Antikörpertherapie zeigt gute Erfolge
Eine neue Generation von Medikamenten macht nun vor allem schwer betroffenen Migränepatienten Hoffnung: Monoklonale Antikörper. Hierbei blockieren Antikörper die Andockstellen für ein köpereigenes Eiweiss namens CGRP (Calcitonin Gene Related Peptide), welches unter anderem an der Übertragung von Schmerzreizen beteiligt ist. Bereits vor einigen Jahren konnte ein erhöhter Spiegel dieses Eiweisses bei Patienten während einer Migräneattacke nachgewiesen werden. Der Vorteil der Therapie: Die Applikation erfolgt alle 1–3 Monate subkutan und zeigt bereits nach wenigen Wochen erste Wirkung.
Keine Nebenwirkungen
Im Gegensatz zu den bisherigen Substanzen, die teilweise erhebliche Nebenwirkungen mit sich bringen, wird die Antikörpertherapie ausgesprochen gut vertragen. Es ist das erste Prophylaxe-Medikamente, das auch wirklich gegen Migräne entwickelt wurden. Alle bisher für Migräne verfügbaren Substanzen sind Zufallsentdeckungen, die ursprünglich für andere Beschwerden entwickelt wurden. Die Prophylaxe hat nicht ein komplettes Verschwinden der Kopfschmerzen zum Ziel, sondern eine realistische Schmerzreduktion um 50 Prozent. Ebenso soll damit das Ansprechen auf die Akut-Medikamente verbessert werden.

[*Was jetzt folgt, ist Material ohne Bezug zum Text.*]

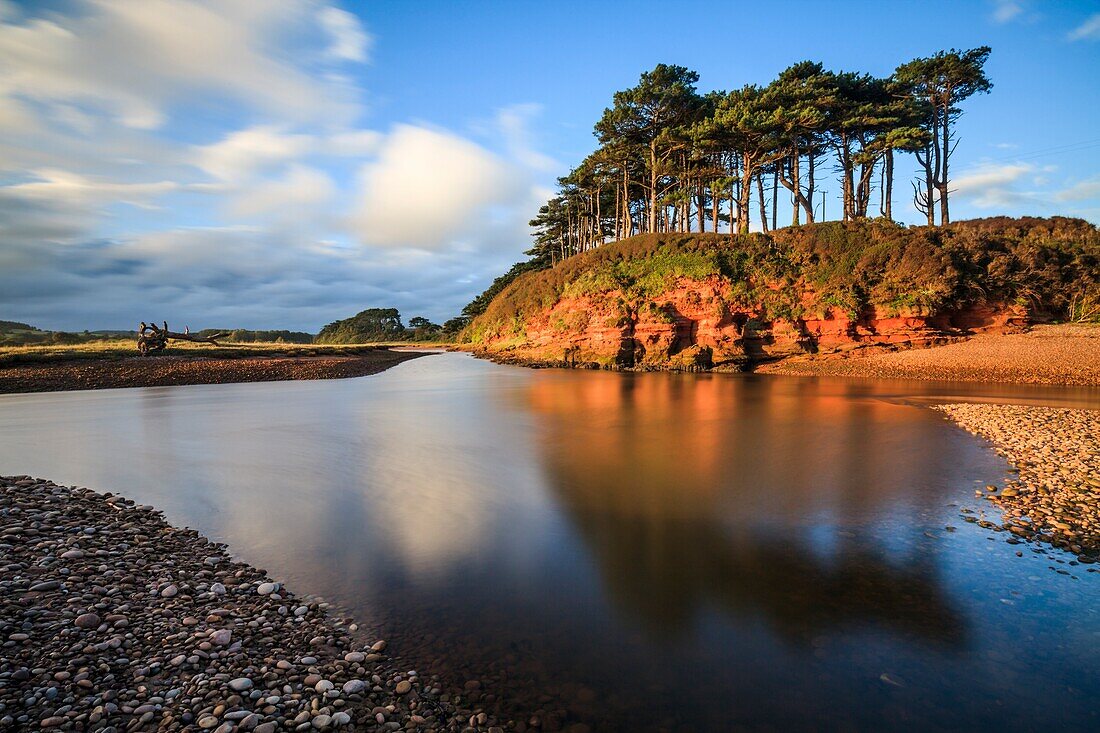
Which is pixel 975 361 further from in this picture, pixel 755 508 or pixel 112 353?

Derzeit einziger Wermutstropfen der neuen Therapie ist der Preis. Zwar laufen die Preisverhandlungen zwischen dem Hersteller Novartis und dem Bundesamt für Gesundheit(BAG) noch, jedoch dürften die Jahreskosten über 6000 Franken pro Patient betragen. Ebenso ist die Rückerstattung seitens der Kostenträger noch nicht vollständig geklärt.